TaskFragment TaskFragment is a base class used to create sub-containers inside a task. In normal scenarios, we don’t see it directly because we work with Task, which is already an extension of TaskFragment. In some modes (for example, Activity Embedding), separate TaskFragments can be created to split the screen between multiple activities. But if there are no such scenarios, Task itself contains ActivityRecords, and additional TaskFragments are not used.

ActivityRecord ActivityRecord represents a specific instance of Activity in the system. It inherits from WindowToken, which in turn is a child class of WindowContainer. Thus, ActivityRecord is simultaneously both a container for activity windows and a token that WindowManager uses to manage windows. Usually inside ActivityRecord there is one main WindowState (application window), as well as any child windows (for example, dialogs).

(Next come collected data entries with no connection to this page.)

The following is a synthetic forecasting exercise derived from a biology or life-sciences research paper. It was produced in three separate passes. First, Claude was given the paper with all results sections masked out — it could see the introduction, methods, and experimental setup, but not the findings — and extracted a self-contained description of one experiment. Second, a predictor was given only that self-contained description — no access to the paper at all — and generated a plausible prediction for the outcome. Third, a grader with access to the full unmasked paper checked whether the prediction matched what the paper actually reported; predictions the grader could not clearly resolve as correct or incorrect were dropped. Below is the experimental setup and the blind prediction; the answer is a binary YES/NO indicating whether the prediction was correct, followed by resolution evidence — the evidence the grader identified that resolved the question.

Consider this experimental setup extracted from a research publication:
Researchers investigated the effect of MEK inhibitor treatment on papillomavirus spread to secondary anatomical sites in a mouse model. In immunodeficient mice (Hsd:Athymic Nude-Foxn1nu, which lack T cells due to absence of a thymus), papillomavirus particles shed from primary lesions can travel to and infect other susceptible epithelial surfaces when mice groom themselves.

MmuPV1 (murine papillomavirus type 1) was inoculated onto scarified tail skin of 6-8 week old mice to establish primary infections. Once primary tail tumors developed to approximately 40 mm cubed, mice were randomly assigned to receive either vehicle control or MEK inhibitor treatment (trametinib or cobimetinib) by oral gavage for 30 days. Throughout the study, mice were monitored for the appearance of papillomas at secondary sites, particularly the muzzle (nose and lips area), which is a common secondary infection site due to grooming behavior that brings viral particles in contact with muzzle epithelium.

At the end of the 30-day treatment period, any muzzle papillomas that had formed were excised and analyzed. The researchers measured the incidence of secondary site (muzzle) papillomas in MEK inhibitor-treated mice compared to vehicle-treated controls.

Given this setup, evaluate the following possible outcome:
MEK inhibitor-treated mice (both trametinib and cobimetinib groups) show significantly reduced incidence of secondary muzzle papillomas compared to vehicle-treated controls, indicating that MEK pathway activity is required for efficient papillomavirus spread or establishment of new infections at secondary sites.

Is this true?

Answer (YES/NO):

The path in the hierarchy looks like this: RootWindowContainer → DisplayContent → TaskDisplayArea → Task → ActivityRecord → WindowState.

This means that ActivityRecord always lives inside a task and never exists by itself or in a global list. That’s exactly why when returning from Recents, the task is first raised as a whole (Task), and then inside it the needed activities are activated ( ActivityRecord).

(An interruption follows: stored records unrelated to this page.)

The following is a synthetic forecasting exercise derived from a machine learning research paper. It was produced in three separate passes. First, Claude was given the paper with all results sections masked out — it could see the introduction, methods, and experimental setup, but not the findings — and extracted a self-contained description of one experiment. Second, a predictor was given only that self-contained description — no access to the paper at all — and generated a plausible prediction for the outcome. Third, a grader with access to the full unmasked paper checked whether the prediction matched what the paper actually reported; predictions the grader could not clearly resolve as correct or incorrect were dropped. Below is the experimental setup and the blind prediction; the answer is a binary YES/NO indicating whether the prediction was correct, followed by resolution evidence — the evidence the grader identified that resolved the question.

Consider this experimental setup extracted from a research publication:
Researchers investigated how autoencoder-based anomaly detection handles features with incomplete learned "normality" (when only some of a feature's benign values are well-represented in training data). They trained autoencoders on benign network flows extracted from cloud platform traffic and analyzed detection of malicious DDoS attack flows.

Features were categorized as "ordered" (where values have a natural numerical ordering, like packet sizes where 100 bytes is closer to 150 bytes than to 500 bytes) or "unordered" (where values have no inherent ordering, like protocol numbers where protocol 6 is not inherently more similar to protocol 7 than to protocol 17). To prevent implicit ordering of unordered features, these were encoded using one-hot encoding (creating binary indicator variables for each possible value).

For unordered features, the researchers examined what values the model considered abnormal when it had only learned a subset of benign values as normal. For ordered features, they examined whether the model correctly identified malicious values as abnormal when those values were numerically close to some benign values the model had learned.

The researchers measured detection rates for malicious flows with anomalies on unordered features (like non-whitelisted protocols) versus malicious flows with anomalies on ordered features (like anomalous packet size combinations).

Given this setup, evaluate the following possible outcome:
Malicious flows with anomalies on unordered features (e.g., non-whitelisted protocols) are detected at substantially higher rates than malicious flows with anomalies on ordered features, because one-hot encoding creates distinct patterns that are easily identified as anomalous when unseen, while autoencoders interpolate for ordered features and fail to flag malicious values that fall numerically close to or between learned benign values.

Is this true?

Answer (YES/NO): YES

Such a tree of containers allows the Android system to centrally manage the entire hierarchy of windows and tasks. For example, when changing configuration or unloading a process, the activity state remains “bound” to its ActivityRecord, which lives inside Task. When the task returns to the screen, all tree objects are sequentially restored, and the Activity gets its data back through Bundle associated with its ActivityRecord.

Let’s make a brief summary

DisplayContent — top container for the display, includes TaskDisplayArea.
TaskDisplayArea — display area for tasks.
Task — container grouping one or more ActivityRecords.
TaskFragment — intermediate container, used in embedding or split, usually not needed in basic scenario.
ActivityRecord — container and token for a specific Activity, always located inside Task.
WindowState — child windows of Activity, live inside ActivityRecord.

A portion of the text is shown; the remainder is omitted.